Andrea Gargano, born in Salerno, Italy, earned his B.Sc. degree in Biomedical Engineering from the University of Pisa in 2018 and his M.Sc. degree (cum laude) in Bionics Engineering from the University of Pisa and the School of Advanced Studies Sant’Anna in 2021. Since November 2021, he has been pursuing a Ph.D. in Smart Industry under the supervision of Prof. Enzo Pasquale Scilingo and Prof. Mimma Nardelli. From December 2023, he has been visiting Prof. Michael Muma at Technische Universität Darmstadt, in Germany, for seven months. Before embarking on his Ph.D. journey, he gained research experience at ADATEC s.r.l. and at the Dipartimento di Ingegneria dell’Informazione of the University of Pisa, where he worked as a part-time industry-research trainee for six months, validating the feasibility of custom piezoresistive sensors for gait detection. Additionally, he received a four-month scholarship at the Research Center “E. Piaggio” of the University of Pisa, working on the development and implementation of a personality model for social robots. His primary research interests encompass affective computing, physiological time series analysis, statistical signal processing, machine learning, and wearable and unobtrusive sensing. He actively contributes to various professional initiatives, volunteering as a representative of the Ph.D. candidates in Smart Industry and as a member of the Presidio della Qualità di Ateneo. He is also appointed as vice-coordinator of the local branch of ADI in Pisa.
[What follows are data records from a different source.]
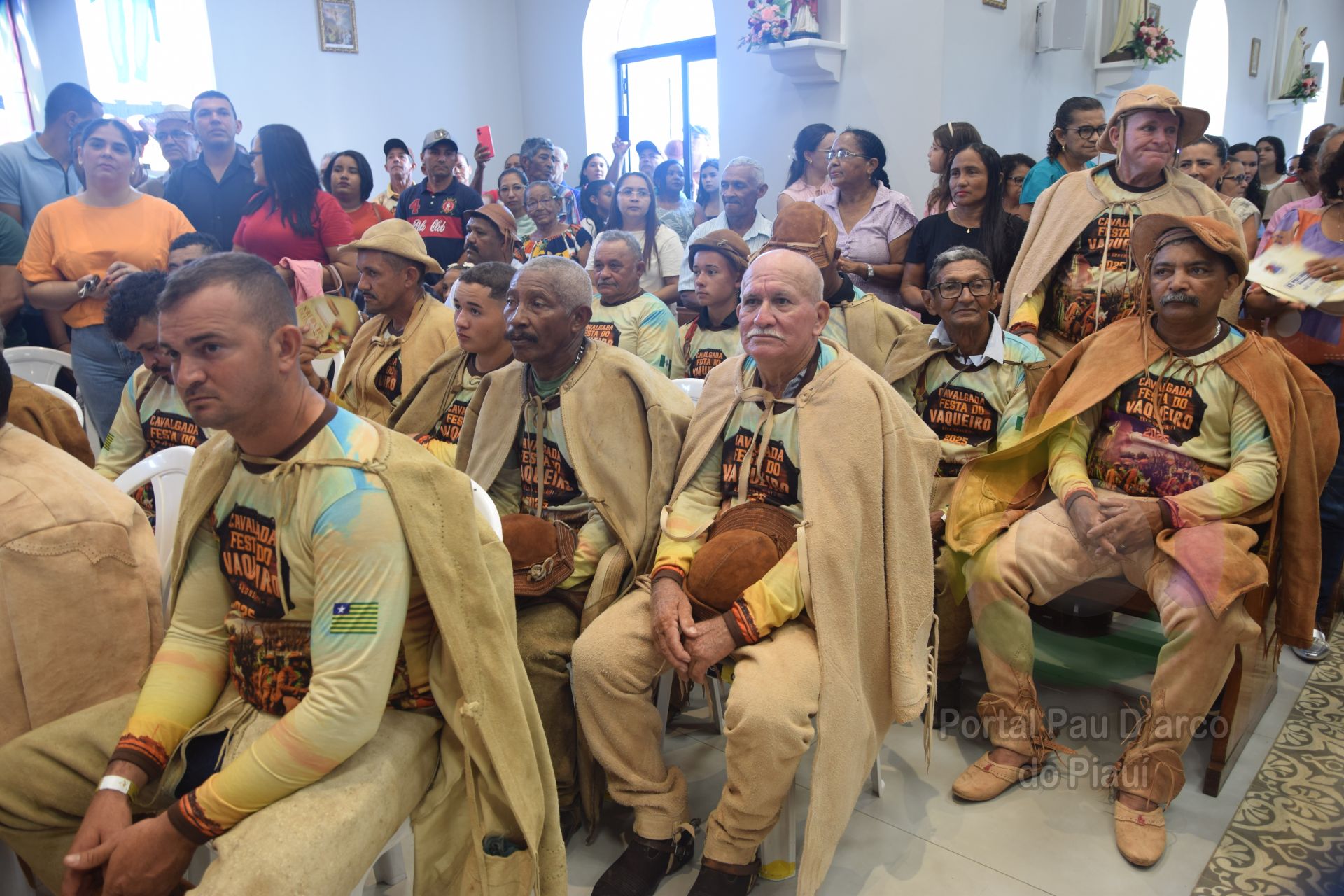 Prefeitura de Alto Long&aacute; realiza o maior dia do vaqueiro da hist&oacute;ria no Festejo da padroeira da cidade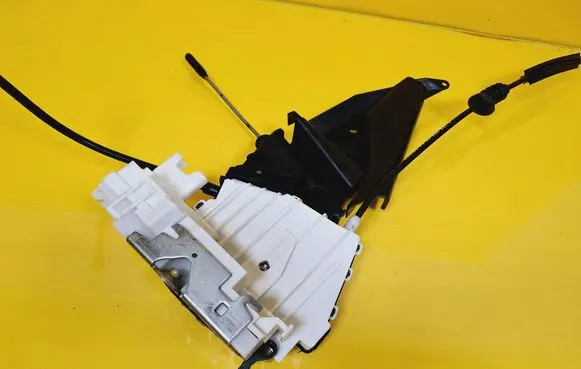 Mercedes-Benz B W245 Rear door lock 1697302235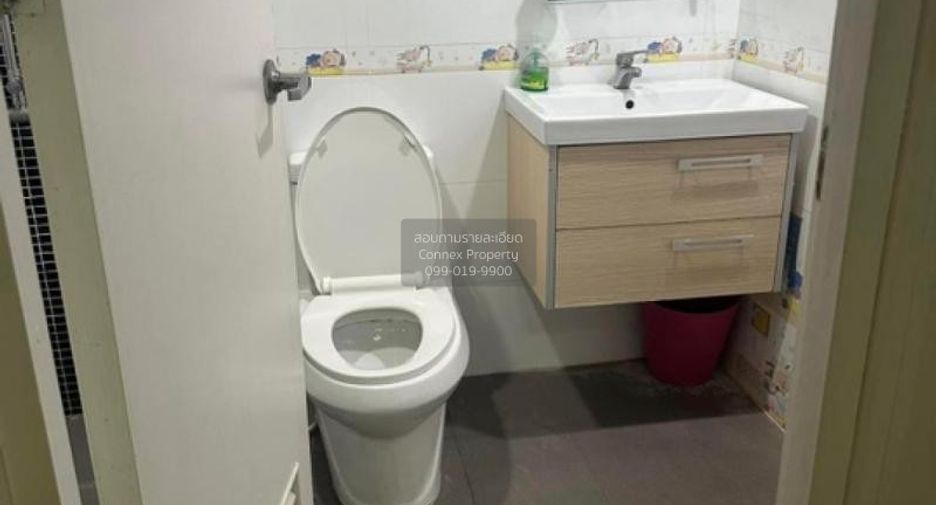 For sale 1 bed condo in Yan Nawa, Bangkok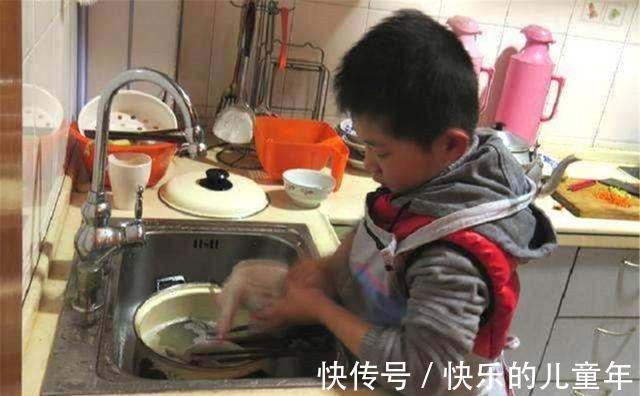 专家|面对孩子的需求是拒绝好还是满足好?专家:这样做或许会更好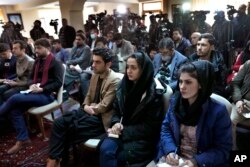 Gazetarë afganë duke ndjekur një konferencë shtypi, shkurt 2022. Një sondazh i dhjetorit nga Reporterët pa Kufij dhe Shoqata e Gazetarëve të Pavarur Afganistan, tha se "231 media u desh të mbyllen dhe më se 6.400 gazetarë humbën punën e tyre”, që nga ardhja e talibanëve.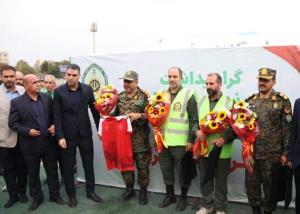تجلیل از  فرماندهان انتظامی در دیدار پرسپولیس و نفت آبادان 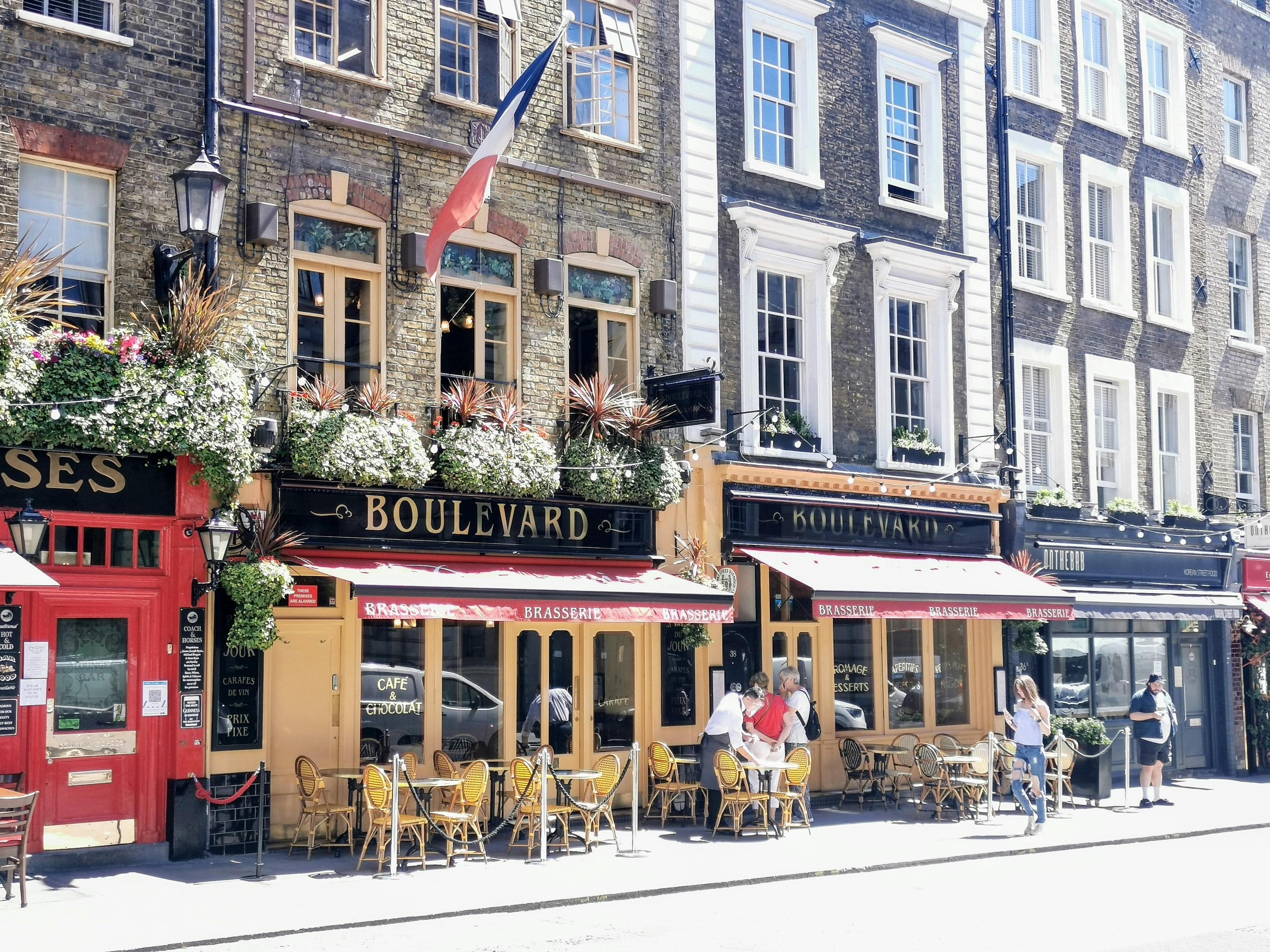 Savoring France :: 10 Must-try French Dishes for Travelers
Affective computing; physiological signal processing; statistical signal processing; machine learning; wearable sensors; unobtrusive sensors; biomedical engineering; statistics
My research focuses on developing novel, advanced, and robust statistically informed signal processing techniques to investigate if and how different human emotional states can be detected by analysing physiological signals. The main challenge lies in working with data solely from peripheral physiological sources, such as cardiac, respiratory, and electrodermal activity. The objective is to develop innovative methodological tools tailored towards understanding if and how physiological data can indicate arising emotions compared to a basal/resting state, with the potential to differentiate among diverse emotional states. Potential applications include developing objective markers for mental state assessment and enhancing communication in human-computer or human-robot interaction environments.
• Collaborating with IMT Lucca to develop a personality model for enhanced human-robot interaction and working on physiological data analysis. • Collaborating with the Università della Calabria to analyse physiological data collected from remote sensors. • Participating in the EU Project POTION, during a six-month internship at the spin-off FeelING. • Collaborating with TU Darmstadt on the development of robust signal processing methods for physiological signals. • Working as Teaching assistant for the course "Bionics Senses" course (M.Sc. Bionics Engineering) since 2022 and the "Sensi Naturali e Artificiali" course (B.Sc. Biomedical Engineering) since 2023.